╔══

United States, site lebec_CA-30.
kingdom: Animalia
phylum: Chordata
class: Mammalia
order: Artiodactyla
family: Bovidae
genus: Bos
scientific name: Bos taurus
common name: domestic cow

╚══
╔══

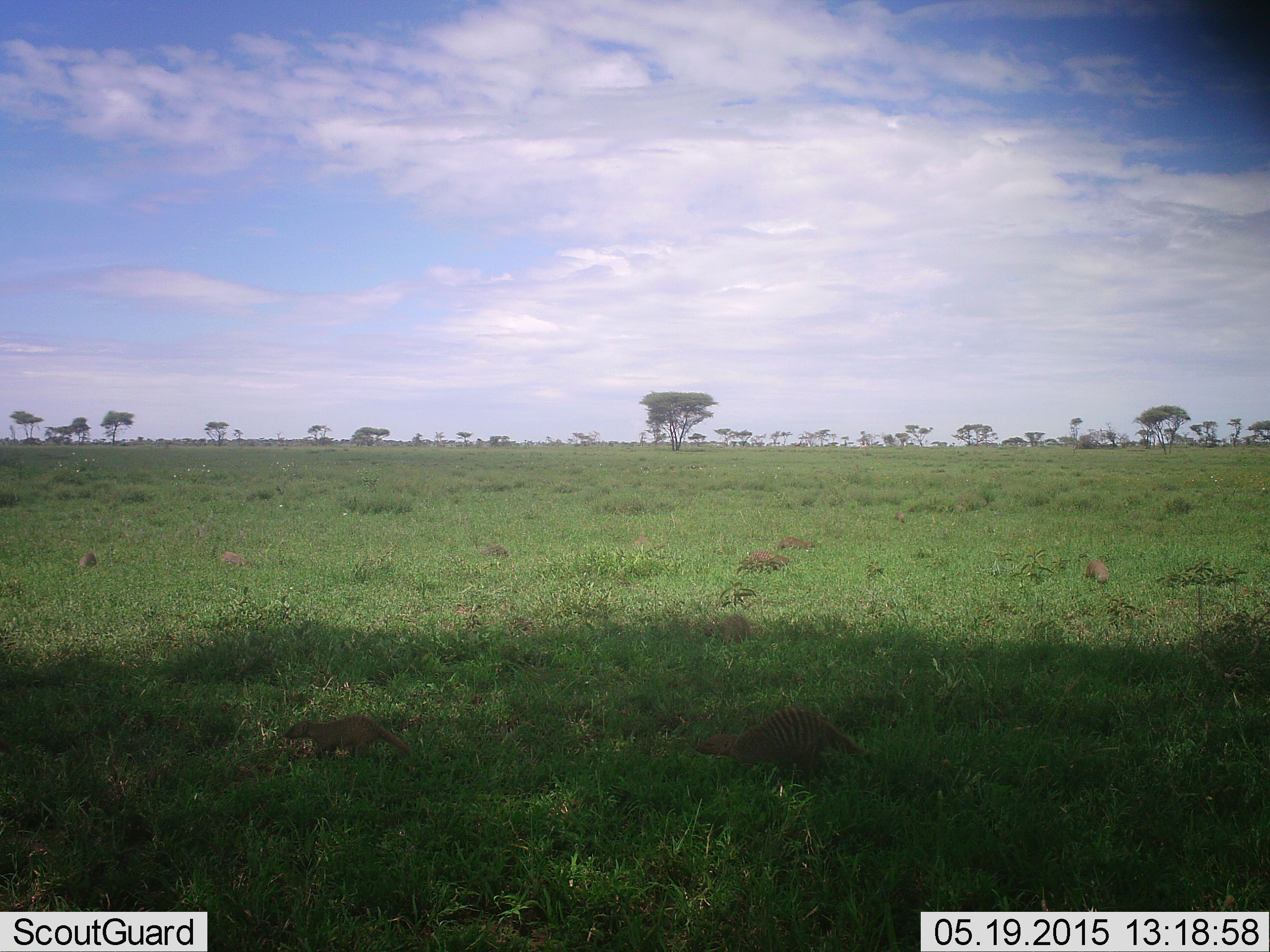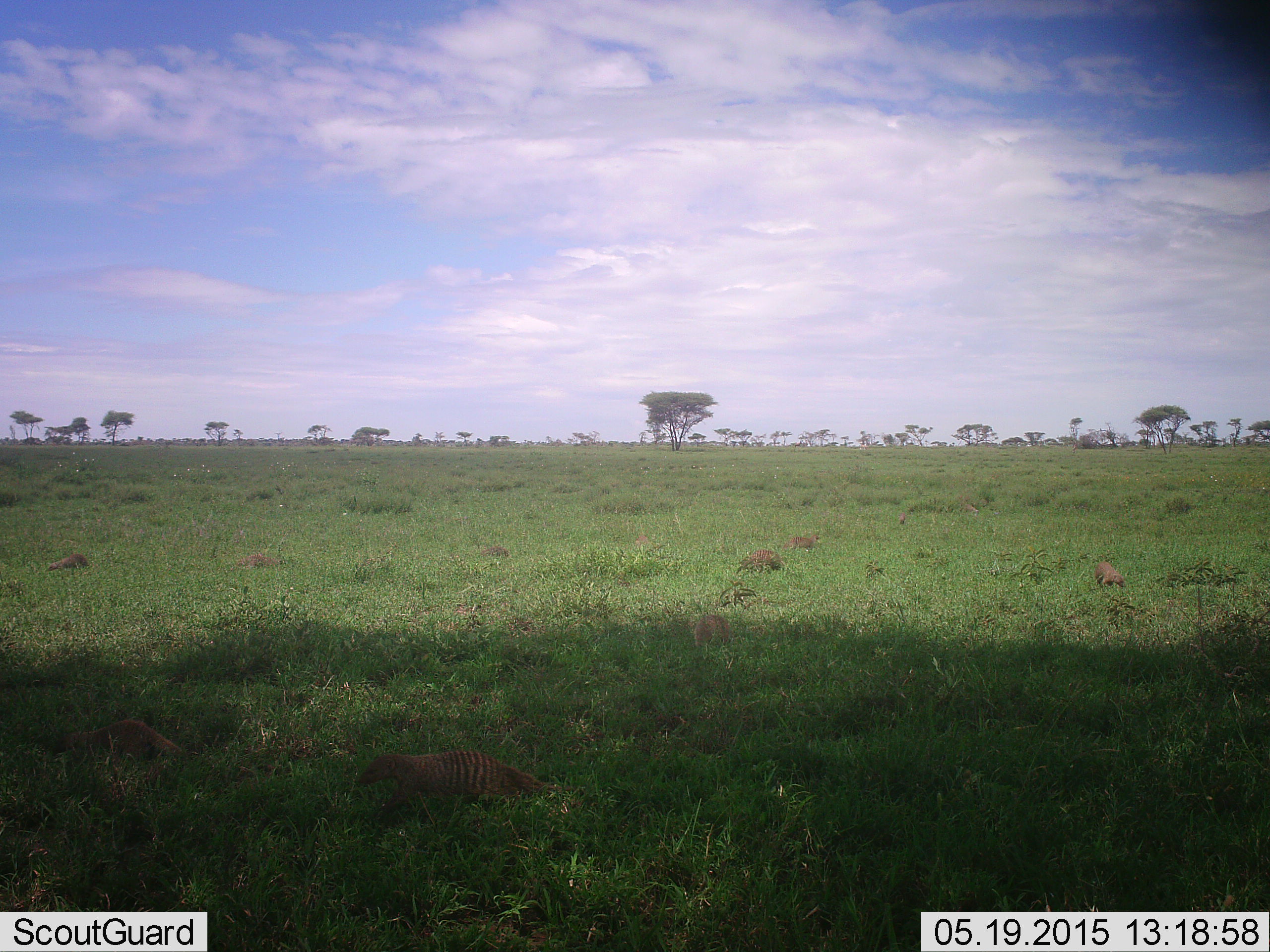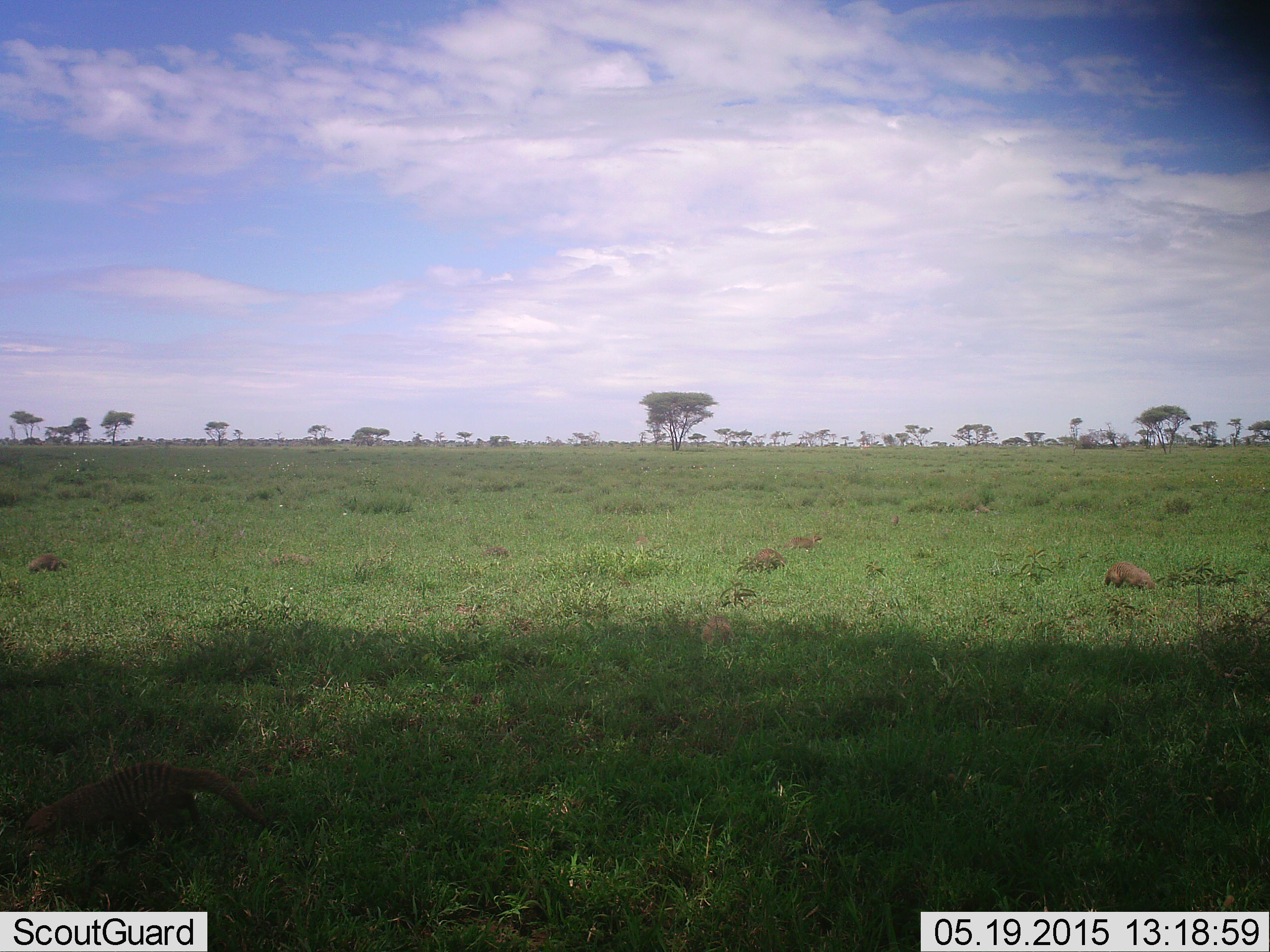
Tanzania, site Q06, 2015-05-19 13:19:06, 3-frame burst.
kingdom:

╚══

WHAT YOU HAVE TO DO: In the material above, find each line that contains the word "site", and select it.

RESULT FOR THIS TASK:
United States, site lebec_CA-30.
Tanzania, site Q06, 2015-05-19 13:19:06, 3-frame burst.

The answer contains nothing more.